The report indicated the financial predicament was a result of trying to use gifts and investment returns to avoid dipping into the operating budget for funds. Some of the factors that contributed to the debt were construction costs that exceeded funds raised by the college, and a negative return on real estate properties.

“There is a whole series of strategies and activities that we will undertake between now and 2017 to help establish that financial footing,” said Le Roy.

Since October 2012, the operating deficit has been reduced from $6.2 million to $4.5 million for the 2013-14 year, and the $7 million in short-term debt was paid in full as of Feb. 1, 2013. The strategic plan also plans to raise $25 million by 2017 to pre-pay principal on long-term debt, which is being accomplished through fundraising.

“The college has been overwhelmed by the positive response already from faithful donors committed to the mission of Calvin College,” said Kucinski.

Calvin also plans to sell non-core real estate assets in addition to fundraising. Kucinski said the college has defined core assets based on investment needed to keep property in good repair, adjacency to campus, current patterns of academic and co-curricular use, and annual net cash flow and depreciation.

“Based on these criteria, the college has listed the Weyhill building, the Glen Oaks East apartment complex and 1320 East Beltline,” said Kucinski. “The college has additional properties they’re considering.”
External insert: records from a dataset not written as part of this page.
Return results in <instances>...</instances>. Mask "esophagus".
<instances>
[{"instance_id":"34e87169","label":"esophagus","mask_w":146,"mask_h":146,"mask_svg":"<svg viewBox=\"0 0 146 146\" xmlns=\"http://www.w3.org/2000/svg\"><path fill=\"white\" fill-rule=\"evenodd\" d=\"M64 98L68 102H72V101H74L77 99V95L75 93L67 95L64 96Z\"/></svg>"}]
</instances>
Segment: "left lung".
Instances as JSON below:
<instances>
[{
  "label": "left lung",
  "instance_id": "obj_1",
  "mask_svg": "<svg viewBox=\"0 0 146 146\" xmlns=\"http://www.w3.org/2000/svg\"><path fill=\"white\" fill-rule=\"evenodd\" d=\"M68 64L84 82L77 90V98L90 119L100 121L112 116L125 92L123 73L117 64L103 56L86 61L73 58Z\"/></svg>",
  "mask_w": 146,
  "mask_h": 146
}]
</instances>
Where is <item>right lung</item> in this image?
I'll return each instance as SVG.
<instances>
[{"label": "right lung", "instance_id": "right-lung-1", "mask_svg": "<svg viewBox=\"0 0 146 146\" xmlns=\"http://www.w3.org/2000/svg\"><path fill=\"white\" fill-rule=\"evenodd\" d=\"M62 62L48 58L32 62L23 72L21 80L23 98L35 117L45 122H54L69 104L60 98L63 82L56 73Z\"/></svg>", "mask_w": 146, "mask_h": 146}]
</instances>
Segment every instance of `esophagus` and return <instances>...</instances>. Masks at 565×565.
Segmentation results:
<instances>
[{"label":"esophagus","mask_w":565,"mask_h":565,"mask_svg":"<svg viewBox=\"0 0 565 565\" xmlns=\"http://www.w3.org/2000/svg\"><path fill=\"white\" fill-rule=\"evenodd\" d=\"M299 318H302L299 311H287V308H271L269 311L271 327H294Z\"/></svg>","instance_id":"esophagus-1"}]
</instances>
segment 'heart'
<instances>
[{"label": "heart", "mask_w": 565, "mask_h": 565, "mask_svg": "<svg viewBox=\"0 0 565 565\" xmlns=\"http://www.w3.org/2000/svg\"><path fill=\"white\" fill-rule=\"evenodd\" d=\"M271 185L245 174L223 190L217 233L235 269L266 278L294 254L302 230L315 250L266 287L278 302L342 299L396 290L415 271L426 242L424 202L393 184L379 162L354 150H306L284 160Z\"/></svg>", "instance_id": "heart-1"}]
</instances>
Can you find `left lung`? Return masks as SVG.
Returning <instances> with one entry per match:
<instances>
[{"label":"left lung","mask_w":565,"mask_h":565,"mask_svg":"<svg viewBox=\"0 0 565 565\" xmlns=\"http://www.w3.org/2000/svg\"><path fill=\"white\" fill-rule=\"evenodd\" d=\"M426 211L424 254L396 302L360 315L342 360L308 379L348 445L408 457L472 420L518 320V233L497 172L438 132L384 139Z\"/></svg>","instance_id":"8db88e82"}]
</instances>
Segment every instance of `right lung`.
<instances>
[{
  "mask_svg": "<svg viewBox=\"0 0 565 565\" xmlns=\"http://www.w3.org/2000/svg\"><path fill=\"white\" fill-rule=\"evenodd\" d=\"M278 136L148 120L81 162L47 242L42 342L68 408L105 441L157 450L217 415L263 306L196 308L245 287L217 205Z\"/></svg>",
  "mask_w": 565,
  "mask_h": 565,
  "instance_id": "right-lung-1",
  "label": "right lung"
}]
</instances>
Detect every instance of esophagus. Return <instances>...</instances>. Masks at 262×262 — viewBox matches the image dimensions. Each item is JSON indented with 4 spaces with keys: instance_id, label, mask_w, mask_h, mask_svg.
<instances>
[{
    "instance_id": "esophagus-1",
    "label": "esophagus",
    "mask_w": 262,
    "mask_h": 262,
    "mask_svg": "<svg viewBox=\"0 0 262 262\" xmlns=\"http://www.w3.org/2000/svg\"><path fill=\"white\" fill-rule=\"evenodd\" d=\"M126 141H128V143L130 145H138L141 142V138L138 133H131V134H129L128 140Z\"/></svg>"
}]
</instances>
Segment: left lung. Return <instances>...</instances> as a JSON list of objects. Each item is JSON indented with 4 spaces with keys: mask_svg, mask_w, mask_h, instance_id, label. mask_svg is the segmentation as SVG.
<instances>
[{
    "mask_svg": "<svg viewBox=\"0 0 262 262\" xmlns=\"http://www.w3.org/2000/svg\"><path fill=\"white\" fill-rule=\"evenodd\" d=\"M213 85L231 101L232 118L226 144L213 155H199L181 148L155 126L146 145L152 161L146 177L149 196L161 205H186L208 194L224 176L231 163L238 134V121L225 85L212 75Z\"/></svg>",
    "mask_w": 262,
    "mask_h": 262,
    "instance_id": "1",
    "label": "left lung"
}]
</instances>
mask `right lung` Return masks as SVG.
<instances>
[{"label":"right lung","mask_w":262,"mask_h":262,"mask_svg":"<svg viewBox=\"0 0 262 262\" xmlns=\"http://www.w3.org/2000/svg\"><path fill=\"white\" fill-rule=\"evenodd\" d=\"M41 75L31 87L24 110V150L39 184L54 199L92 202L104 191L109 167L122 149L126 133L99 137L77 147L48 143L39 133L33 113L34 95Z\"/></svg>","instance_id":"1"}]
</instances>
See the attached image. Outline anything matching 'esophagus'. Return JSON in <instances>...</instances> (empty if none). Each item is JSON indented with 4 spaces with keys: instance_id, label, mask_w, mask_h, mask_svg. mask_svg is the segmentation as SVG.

During the 2014-2015 fiscal year, the college plans on selling at least one of the non-core properties, retiring the stand-alone curriculum center, and combining campus events, advancement and conference services into one. According to Kucinski, the curriculum center collection will either be “integrated into the education department or library, or be discontinued if not necessary for accreditation or programmatic content.”

Le Roy said community involvement was instrumental in forming the five-year plan.

“In the end we have a plan that is owned by the community, which I believe is very important,” he said.